My last succesful cert was issued 15 Feb, and starting April 17th, the new certificates were requested, issued, but never installed. So somewhere in this period, it looks like something changed in DirectAdmin or its helper scripts, preventing new certs from being installed.

Anyone else have any idea how I can fix this? The problem is that I can't test it, because of LetsEncrypt's rate limiting :-/
 
At least I found the correct and issued certificates in /usr/local/directadmin/data/.lego/certificates. I'm now trying to find how I can have letsencrypt use these :D

I see this is the cert:
apachecert=/etc/httpd/conf/ssl.crt/server.crt

And I updated this file, but still directadmin uses some expired one.

# openssl x509 -in /etc/httpd/conf/ssl.crt/server.crt -text | grep After
Not After : Aug 16 21:10:57 2021 GMT
 
Hmm.. somehow DA calls these certs cacerts, even though it's a certificate, nothing to do with a ca.

Copying these files manually worked for now!

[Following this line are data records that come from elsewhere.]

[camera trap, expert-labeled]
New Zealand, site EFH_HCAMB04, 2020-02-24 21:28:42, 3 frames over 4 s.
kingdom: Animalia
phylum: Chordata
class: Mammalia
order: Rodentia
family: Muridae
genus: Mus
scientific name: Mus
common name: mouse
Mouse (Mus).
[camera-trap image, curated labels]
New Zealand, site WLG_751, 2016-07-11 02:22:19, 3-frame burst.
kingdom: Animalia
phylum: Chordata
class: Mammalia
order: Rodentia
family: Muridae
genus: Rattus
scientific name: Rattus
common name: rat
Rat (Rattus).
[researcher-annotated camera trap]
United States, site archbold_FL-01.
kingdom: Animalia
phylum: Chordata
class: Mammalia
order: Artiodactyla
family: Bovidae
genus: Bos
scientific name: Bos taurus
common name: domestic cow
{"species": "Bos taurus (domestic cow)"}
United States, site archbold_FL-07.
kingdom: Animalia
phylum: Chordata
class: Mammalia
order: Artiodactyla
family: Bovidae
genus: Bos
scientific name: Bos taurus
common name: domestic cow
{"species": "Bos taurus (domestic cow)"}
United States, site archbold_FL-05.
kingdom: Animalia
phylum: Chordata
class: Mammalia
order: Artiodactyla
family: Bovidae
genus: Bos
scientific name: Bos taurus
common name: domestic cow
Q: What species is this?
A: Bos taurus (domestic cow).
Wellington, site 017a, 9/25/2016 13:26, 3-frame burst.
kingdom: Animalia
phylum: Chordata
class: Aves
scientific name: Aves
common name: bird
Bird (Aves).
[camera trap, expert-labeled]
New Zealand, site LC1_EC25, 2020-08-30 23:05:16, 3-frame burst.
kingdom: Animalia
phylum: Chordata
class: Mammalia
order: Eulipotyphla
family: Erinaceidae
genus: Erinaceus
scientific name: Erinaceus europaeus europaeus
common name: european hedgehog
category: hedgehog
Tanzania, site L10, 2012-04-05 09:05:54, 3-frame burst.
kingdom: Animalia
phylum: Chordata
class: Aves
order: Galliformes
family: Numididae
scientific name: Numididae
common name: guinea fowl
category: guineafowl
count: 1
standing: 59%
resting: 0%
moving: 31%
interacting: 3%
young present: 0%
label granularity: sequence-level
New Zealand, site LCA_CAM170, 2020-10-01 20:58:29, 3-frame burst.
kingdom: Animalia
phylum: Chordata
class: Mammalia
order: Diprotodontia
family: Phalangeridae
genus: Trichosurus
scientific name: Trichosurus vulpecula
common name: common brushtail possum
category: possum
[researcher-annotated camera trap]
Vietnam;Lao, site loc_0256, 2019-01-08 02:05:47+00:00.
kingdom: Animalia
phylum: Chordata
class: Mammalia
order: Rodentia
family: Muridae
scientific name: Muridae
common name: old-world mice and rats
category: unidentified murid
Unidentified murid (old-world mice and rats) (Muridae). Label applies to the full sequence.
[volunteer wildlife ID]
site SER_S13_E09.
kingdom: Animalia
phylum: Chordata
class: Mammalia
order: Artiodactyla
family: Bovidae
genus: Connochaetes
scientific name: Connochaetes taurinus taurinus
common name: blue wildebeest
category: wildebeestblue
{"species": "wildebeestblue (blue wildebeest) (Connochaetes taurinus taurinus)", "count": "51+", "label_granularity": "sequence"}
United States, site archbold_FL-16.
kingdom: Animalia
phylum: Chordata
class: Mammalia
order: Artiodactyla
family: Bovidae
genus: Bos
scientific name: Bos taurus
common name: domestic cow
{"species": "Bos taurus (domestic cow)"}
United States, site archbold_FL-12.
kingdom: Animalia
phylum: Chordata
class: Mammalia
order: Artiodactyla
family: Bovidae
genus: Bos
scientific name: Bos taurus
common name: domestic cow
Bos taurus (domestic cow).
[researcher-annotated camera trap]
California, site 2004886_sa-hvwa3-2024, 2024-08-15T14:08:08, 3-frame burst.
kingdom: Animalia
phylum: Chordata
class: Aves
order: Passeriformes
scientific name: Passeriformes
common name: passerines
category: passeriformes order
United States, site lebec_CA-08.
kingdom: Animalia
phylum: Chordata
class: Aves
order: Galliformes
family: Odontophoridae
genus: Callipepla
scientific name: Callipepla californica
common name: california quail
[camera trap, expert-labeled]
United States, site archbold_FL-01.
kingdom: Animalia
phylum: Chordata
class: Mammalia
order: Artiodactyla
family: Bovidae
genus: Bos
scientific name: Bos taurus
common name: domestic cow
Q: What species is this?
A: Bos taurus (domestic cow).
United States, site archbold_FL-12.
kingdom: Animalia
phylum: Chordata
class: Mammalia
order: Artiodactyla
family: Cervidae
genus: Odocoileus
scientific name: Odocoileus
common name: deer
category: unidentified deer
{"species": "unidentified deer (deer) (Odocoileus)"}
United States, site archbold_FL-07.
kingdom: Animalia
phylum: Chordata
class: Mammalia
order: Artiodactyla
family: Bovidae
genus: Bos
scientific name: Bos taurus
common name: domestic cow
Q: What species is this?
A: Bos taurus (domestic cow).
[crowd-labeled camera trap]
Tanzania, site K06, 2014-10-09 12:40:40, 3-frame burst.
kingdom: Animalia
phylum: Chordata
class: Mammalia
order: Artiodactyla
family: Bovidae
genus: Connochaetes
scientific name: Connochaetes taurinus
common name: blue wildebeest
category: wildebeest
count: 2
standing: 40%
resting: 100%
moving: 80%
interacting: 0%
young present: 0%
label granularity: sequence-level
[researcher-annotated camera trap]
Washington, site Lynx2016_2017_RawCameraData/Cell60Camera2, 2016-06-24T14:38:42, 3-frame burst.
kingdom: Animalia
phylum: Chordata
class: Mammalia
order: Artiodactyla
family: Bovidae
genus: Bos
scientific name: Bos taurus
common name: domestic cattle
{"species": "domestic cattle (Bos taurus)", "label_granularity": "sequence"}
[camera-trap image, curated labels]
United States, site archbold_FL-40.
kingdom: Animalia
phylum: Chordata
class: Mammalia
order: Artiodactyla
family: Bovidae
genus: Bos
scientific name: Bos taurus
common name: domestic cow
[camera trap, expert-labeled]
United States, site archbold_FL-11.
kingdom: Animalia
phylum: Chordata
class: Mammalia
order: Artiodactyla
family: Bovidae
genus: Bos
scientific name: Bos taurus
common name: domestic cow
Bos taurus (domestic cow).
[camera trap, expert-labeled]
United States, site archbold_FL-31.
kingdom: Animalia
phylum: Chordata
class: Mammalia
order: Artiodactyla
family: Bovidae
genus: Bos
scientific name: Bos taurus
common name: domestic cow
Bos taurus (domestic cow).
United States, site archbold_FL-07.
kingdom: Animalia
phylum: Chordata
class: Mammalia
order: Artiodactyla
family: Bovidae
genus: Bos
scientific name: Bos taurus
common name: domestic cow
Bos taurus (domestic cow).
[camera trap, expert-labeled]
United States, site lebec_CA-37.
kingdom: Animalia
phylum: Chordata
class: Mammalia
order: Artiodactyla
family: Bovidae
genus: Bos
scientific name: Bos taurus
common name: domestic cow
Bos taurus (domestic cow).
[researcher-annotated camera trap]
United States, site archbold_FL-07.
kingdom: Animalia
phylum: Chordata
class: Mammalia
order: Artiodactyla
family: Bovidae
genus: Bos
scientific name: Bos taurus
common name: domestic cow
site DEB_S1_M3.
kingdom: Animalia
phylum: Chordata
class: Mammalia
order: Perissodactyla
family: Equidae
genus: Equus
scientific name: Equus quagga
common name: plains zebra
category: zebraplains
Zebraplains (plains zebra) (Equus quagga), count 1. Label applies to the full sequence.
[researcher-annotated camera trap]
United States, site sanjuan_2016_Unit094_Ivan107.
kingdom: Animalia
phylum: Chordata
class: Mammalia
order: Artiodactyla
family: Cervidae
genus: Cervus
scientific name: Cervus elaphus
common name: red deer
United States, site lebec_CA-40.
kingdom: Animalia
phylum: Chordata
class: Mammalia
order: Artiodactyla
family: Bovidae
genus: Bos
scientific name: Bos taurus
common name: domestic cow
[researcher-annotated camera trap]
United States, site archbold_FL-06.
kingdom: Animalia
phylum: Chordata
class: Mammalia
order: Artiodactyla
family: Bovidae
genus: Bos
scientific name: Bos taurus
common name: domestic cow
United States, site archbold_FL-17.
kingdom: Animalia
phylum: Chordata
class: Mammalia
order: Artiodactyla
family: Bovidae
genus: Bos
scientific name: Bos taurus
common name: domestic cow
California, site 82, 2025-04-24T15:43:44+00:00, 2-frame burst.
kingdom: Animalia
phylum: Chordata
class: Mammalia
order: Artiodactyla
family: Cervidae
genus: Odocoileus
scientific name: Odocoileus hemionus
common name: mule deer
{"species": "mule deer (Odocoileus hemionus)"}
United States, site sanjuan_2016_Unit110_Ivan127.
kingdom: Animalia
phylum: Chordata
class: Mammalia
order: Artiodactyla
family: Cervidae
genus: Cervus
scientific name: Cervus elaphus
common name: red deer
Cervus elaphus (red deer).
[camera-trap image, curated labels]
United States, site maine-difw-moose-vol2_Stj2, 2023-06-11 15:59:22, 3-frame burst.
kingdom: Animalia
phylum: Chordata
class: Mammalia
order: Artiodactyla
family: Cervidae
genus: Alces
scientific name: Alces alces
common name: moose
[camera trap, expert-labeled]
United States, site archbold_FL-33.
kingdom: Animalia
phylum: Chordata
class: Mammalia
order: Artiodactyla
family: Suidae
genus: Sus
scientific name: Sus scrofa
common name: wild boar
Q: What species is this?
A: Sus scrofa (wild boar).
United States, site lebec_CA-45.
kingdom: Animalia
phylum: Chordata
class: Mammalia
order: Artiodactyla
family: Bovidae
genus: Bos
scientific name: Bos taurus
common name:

# cp /usr/local/directadmin/data/.lego/certificates/server.domain.nl.crt /usr/local/directadmin/conf/cacert.pem
# cp /usr/local/directadmin/data/.lego/certificates/server.domain.nl.key /usr/local/directadmin/conf/cakey.pem
 
update:

cat /usr/local/directadmin/data/.lego/certificates/`hostname`.crt > /usr/local/directadmin/conf/cacert.pem
cat /usr/local/directadmin/data/.lego/certificates/`hostname`.key > /usr/local/directadmin/conf/cakey.pem
systemctl stop directadmin
systemctl start directadmin

cat /usr/local/directadmin/data/.lego/certificates/`hostname`.crt > /etc/httpd/conf/ssl.crt/server.crt
cat /usr/local/directadmin/data/.lego/certificates/`hostname`.key > /etc/httpd/conf/ssl.key/server.key
systemctl stop httpd
systemctl start httpd
 
I think you have hostname added as a domain/subdomain to the server, that's why it placed the certificate to user-directory.